The class of DM-MIMD machines is undoubtly the fastest growing part in the family of high-performance computers. Although this type of machines is more difficult to deal with than shared-memory machines and DM-SIMD machines. The latter type of machines are processor-array systems in which the data structures that are candidates for parallelisation are vectors and multi-dimensional arrays that are laid out automatically on the processor array by the system software. For shared-memory systems the data distribution is completely transparant to the user. This is quite different for DM-MIMD systems where the user has to distribute the data over the processors and also the data exchange between processors has to be performed explicitely. The initial reluctance to use DM-MIMD machines seems to have been decreased. Partly this is due to the now existing standard for communication software ([8,15]) and partly because, at least theoretically, this class of systems is able to outperform all other types of machines.

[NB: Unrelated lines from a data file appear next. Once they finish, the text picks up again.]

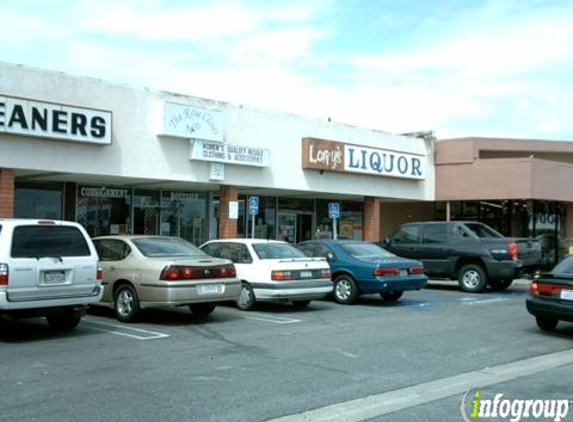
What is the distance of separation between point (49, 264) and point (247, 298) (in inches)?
185

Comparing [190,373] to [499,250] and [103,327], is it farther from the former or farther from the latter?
[499,250]

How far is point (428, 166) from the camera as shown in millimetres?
26406

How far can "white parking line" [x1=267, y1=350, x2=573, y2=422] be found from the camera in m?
6.07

The advantages of DM-MIMD systems are clear: the bandwidth problem that haunts shared-memory systems is avoided because the bandwidth scales up automatically with the number of processors. Furthermore, the speed of the memory which is another critical issue with shared-memory systems (to get a peak performance that is comparable to that of DM-MIMD systems, the processors of the shared-memory machines should be very fast and the speed of the memory should match it) is less important for the DM-MIMD machines, because more processors can be configured without the afore mentioned bandwidth problems.
Of course, DM-MIMD systems also have their disadvantages: The communication between processors is much slower than in SM-MIMD systems, and so, the synchronisation overhead in case of communicating tasks is generally orders of magnitude higher than in shared-memory machines. Moreover, the access to data that are not in the local memory belonging to a particular processor have to be obtained from non-local memory (or memories). This is again on most systems very slow as compared to local data access. When the structure of a problem dictates a frequent exchange of data between processors and/or requires many processor synchronisations, it may well be that only a very small fraction of the theoretical peak speed can be obtained. As already mentioned, the data- and task decomposition are factors that mostly have to be dealt with explicitly, which may be far from trivial.
It will be clear from the paragraph above that also for DM-MIMD machines both the topology and the speed of the datapaths are of crucial importance for the practical usefulness of a system. Again, as in the section on SM-MIMD systems, the richness of the connection structure has to be balanced against the costs. Of the many conceivable interconnection structures only a few are popular in practice. One of these is the so-called hypercube topology as depicted in Figure 5.
Figure 5: 1-, 2-, 3-, and 4-dimensional hypercube connections.
A nice feature of the hypercube topology is that for a hypercube with 2d nodes the number of steps to be taken between any two nodes is at most d. So, the dimension of the network grows only logarithmically with the number of nodes. In addition, theoretically, it is possible to simulate any other topology on a hypercube: trees, rings, 2-D and 3-D meshes, etc. In practice, the exact topology for hypercubes do not matter too much anymore because all systems in the market today employ what is called "wormhole routing". This means that a message is send from one node to another node that it wants to communicate with to set up a direct connection between them. As soon this connection is established, the data proper is sent through this connection without disturbing the operation of the intermediate nodes. Except for a small amount of time in setting up the connection between nodes, the communication time has become virtually independent of the distance between the nodes. Of course, when several messages in a busy network have to compete for the same paths, waiting times are incurred as in any network that does not directly connect any processor to all others and often rerouting strategies are employed to circumvent busy links.
Many of the newly introduced massively parallel DM-MIMD systems seem to favour a 2- or 3-D mesh (torus) structure. The rationale for this seems to be that most large-scale physical simulations can be mapped efficiently on this topology and that a richer interconnection structure hardly pays off. However, some systems maintain (an) additional network(s) besides the mesh to handle certain bottlenecks in data distribution and retrieval [10].
A large fraction of systems in the DM-MIMD class employ crossbars. For relatively small amounts of processors (in the order of 64) this may be a direct or 1-stage crossbar, while to connect larger numbers of nodes multi-stage crossbars are used, i.e., the connections of a crossbar at level 1 connect to a crossbar at level 2, etc., instead of directly to nodes at more remote distances in the topology. In this way it is possible to connect in the order of a few thousands of nodes through only a few switching stages. Butterfly-, -, or shuffle-exchange networks are often employed in such systems.
As with SM-MIMD machines, a node may in principle consist of any type of processor (scalar or vector) for computation or transaction processing together with local memory (with or without cache) and, in almost all cases, a separate communication processor with links to connect the node to its neighbours. Nowadays, the node processors are mostly off-the-shelf RISC processors sometimes enhanced by vector processors. A problem that is peculiar to this DM_MIMD systems is the mismatch of communication vs. computation speed that may occur when the node processors are upgraded, without also speeding up the intercommunication. In some cases this may result in turning computational-bound problems into communication-bound problems.